A la longue, quelque soient les garanties démocratiques, ceux qui
aiment le pouvoir détiennent le pouvoir. Les soi-disant garanties
démocratiques permettent toute usurpation (Napoléon,
Staline). Le pouvoir doit toujours rester suspect. Ce qu'il faut c'est
un véritable contre-pouvoir. Même la meilleure volonté
d'un de nos "représentants" qui doit prendre une décision,
ne peut que bénéficier des réactions de ceux qui sont
concernés. Les postes de pouvoir aujourd'hui sont largement techniques
et tout technicien exerce un pouvoir qui peut nous concerner. A un pouvoir
qu'on ne pourra supprimer, il faut opposer un contre-pouvoir réel
des assemblées populaires, pouvoir d'opposition et de sabotage.
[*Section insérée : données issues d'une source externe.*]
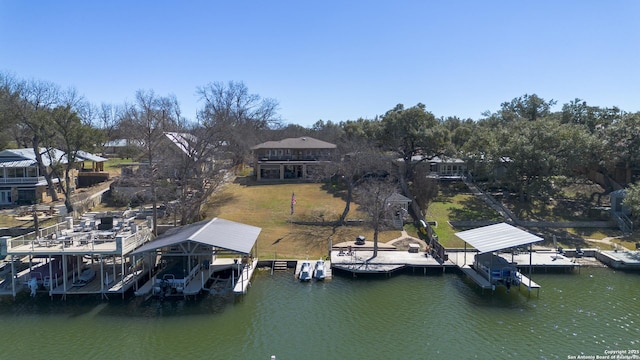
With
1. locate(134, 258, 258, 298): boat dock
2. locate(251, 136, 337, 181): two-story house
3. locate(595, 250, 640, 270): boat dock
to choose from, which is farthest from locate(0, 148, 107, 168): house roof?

Il ne serait pas possible de constituer la République en démocratie
directe permanente, ce que Platon appelait la Théâtrocratie
où quelque habile démagogue peut faire condamner Socrate
à mort. Il ne faut pas abolir le droit mais le rendre plus juste,
droit d'existence effectif. Ces assemblées populaires peuvent se
rassembler librement pour s'opposer aux décisions administratives
et soumettre nos élus à un contrôle strict, en réalisant
un moment effectif de démocratie directe. Ce sont ces assemblées
fédérées qui devront imposer un dépassement
du capitalisme et non pas une prise du pouvoir par les armes qui reproduirait
les erreurs du passé. La réappropriation de notre vie
doit être imposée par nos actes décidés, elle
ne peut pas être décrêtée par un bureau central.
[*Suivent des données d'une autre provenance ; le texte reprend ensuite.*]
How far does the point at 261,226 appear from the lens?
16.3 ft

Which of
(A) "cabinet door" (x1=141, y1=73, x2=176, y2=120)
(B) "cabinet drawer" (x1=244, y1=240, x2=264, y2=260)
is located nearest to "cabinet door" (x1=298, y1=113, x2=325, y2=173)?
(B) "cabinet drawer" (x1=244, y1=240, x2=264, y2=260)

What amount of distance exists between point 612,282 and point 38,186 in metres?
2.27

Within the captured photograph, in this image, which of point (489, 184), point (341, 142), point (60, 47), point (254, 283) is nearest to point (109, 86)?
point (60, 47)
Si nous ne nous manifestons pas comme vivants, nous ne serons toujours
que des chiffres, même avec un droit de vote et de sondage.
Tout ceci, que j'ai effectivement dit, me semble bien insuffisant, de
même que les Zones Autonomes Temporaires (TAZ), si elles permettent
une radicalité immédiate, une réappropriation effective
de la vie quotidienne (invitations dans les cantines, récupération
dans les supermarchés, squatts divers), ne suffisent
pourtant pas à mettre en cause le système. Toute tentative
de transformer concrètement ce système semble tomber dans
le réformisme sauf si la base productive est réellement changée,
c'est bien le véritable enjeu. Il faut que la critique collective
libère l'avenir qui sommeille encore, et nous soulève.